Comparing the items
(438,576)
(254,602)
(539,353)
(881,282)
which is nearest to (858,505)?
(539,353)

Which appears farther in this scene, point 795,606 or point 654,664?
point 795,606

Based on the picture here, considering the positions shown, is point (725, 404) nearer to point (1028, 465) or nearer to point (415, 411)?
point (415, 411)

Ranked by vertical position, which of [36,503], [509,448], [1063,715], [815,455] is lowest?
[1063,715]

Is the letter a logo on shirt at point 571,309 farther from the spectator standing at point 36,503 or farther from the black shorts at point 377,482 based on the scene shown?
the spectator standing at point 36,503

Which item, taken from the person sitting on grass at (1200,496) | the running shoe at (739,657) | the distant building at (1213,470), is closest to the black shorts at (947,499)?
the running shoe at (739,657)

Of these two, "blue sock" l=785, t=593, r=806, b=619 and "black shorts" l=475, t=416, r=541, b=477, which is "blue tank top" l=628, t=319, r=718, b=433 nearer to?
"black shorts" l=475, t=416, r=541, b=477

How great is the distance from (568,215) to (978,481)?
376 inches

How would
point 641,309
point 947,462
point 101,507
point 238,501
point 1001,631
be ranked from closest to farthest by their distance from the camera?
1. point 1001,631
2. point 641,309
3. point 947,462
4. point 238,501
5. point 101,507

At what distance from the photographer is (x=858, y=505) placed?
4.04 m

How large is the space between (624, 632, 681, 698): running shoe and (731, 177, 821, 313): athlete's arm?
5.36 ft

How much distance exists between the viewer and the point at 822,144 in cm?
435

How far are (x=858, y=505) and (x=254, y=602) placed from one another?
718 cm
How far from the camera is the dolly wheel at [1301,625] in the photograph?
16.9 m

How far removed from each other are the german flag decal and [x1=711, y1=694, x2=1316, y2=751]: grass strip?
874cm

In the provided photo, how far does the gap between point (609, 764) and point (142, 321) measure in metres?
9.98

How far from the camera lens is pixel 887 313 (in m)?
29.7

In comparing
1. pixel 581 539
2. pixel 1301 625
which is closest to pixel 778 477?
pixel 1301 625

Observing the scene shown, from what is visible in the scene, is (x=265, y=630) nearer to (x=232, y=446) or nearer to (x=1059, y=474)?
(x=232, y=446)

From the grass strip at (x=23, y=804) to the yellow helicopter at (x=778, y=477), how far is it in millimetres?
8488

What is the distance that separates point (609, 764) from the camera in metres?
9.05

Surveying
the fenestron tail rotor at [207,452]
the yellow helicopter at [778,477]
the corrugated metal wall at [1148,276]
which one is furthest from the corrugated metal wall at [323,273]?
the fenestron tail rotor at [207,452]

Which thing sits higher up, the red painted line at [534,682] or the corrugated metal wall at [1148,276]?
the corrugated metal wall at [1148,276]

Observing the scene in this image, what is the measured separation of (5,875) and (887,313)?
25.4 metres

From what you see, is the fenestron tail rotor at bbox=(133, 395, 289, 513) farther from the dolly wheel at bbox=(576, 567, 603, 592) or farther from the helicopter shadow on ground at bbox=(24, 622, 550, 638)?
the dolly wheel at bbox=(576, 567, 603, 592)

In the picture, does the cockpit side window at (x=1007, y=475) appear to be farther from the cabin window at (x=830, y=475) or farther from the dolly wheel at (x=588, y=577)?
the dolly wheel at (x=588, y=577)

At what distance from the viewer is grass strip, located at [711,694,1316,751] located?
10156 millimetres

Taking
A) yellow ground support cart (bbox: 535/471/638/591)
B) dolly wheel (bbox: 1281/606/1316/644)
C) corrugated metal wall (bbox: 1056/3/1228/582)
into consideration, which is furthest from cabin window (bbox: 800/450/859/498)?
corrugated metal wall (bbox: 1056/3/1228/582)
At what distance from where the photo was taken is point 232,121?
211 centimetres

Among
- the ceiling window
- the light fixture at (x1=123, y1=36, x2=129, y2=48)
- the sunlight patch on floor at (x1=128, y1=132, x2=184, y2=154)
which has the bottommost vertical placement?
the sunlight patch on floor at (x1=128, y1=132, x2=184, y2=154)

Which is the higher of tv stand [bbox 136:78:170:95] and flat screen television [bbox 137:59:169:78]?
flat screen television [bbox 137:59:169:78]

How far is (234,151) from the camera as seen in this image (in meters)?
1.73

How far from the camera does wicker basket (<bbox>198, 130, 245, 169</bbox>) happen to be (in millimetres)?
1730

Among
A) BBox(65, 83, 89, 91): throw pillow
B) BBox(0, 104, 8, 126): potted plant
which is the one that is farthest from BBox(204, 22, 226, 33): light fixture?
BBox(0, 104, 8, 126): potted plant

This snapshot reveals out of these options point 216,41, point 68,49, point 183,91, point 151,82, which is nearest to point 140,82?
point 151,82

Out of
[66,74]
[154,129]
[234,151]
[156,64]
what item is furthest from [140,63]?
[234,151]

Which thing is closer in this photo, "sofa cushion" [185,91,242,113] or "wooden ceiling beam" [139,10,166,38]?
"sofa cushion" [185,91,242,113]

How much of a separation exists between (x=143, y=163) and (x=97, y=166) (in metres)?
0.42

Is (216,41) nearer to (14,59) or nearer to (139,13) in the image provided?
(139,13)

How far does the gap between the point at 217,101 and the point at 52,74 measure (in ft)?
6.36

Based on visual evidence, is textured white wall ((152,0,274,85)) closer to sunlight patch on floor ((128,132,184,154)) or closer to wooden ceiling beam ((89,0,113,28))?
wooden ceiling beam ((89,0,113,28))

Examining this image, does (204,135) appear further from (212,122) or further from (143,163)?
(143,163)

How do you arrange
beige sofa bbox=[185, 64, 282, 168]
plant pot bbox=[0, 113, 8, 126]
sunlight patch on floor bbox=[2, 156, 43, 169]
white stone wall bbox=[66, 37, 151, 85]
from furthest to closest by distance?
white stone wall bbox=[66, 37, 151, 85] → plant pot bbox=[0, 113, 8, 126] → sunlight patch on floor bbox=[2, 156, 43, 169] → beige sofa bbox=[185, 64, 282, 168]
■ ■ ■ ■
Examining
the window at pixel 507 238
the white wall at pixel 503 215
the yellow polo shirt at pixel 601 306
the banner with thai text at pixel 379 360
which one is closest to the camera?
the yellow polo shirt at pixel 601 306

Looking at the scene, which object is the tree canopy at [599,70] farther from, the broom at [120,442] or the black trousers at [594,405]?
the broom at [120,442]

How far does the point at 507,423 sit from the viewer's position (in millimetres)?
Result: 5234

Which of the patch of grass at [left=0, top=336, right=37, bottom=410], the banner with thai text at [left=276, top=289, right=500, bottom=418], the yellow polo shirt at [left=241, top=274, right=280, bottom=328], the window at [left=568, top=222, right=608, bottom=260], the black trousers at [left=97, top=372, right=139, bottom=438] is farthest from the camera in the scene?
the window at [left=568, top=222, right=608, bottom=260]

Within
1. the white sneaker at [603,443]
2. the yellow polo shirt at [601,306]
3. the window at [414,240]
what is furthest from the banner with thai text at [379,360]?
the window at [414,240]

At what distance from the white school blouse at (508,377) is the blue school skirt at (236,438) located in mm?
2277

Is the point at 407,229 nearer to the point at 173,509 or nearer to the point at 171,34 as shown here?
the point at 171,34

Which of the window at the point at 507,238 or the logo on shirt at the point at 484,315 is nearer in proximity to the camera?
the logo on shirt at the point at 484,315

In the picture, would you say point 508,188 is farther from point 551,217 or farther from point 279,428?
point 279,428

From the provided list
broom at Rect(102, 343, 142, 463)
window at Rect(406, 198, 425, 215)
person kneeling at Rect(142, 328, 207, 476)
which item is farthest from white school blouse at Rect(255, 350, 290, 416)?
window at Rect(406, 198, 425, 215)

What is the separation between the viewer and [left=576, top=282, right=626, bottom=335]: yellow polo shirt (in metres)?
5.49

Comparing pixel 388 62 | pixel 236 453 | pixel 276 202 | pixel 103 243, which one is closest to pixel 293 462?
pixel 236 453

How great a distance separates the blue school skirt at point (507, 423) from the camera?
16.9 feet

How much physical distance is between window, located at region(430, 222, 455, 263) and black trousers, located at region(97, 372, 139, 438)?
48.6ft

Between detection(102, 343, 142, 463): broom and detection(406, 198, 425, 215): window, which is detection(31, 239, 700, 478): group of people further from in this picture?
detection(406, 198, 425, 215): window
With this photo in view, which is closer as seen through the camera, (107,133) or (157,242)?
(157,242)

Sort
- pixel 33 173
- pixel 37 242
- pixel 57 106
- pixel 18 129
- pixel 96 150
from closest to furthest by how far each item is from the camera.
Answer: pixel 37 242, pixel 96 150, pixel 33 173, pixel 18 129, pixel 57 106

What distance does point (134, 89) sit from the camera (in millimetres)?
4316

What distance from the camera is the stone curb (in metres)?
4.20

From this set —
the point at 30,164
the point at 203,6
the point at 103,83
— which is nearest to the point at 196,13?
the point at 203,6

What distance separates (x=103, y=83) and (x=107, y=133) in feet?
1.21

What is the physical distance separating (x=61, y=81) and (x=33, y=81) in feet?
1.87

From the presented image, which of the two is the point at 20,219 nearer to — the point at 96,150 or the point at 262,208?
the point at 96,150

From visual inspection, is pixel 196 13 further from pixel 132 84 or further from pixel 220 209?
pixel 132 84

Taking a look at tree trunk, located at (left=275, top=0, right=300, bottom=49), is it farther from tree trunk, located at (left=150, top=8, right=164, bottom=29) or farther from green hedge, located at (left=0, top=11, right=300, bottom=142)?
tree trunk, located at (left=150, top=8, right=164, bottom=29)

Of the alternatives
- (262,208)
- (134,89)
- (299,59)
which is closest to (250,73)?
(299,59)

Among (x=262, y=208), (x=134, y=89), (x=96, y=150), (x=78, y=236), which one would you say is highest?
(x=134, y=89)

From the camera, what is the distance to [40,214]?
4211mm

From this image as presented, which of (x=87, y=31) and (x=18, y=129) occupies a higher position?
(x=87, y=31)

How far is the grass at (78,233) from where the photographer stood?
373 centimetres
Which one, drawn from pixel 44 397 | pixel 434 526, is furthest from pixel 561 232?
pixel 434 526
■ ■ ■ ■
Stated goal
Copy out the data lines from the one containing "Based on visual" through the one containing "white stone wall bbox=[66, 37, 151, 85] →", inclusive, with no changes.

Solution to the exercise
Based on visual evidence, is textured white wall ((152,0,274,85)) closer to sunlight patch on floor ((128,132,184,154)) or closer to wooden ceiling beam ((89,0,113,28))?
wooden ceiling beam ((89,0,113,28))

Examining this image, does (204,135) appear further from (212,122) or further from (143,163)?
(143,163)

How do you arrange
beige sofa bbox=[185, 64, 282, 168]
plant pot bbox=[0, 113, 8, 126]
sunlight patch on floor bbox=[2, 156, 43, 169]
white stone wall bbox=[66, 37, 151, 85]
from furthest to closest by distance?
white stone wall bbox=[66, 37, 151, 85] → plant pot bbox=[0, 113, 8, 126] → sunlight patch on floor bbox=[2, 156, 43, 169] → beige sofa bbox=[185, 64, 282, 168]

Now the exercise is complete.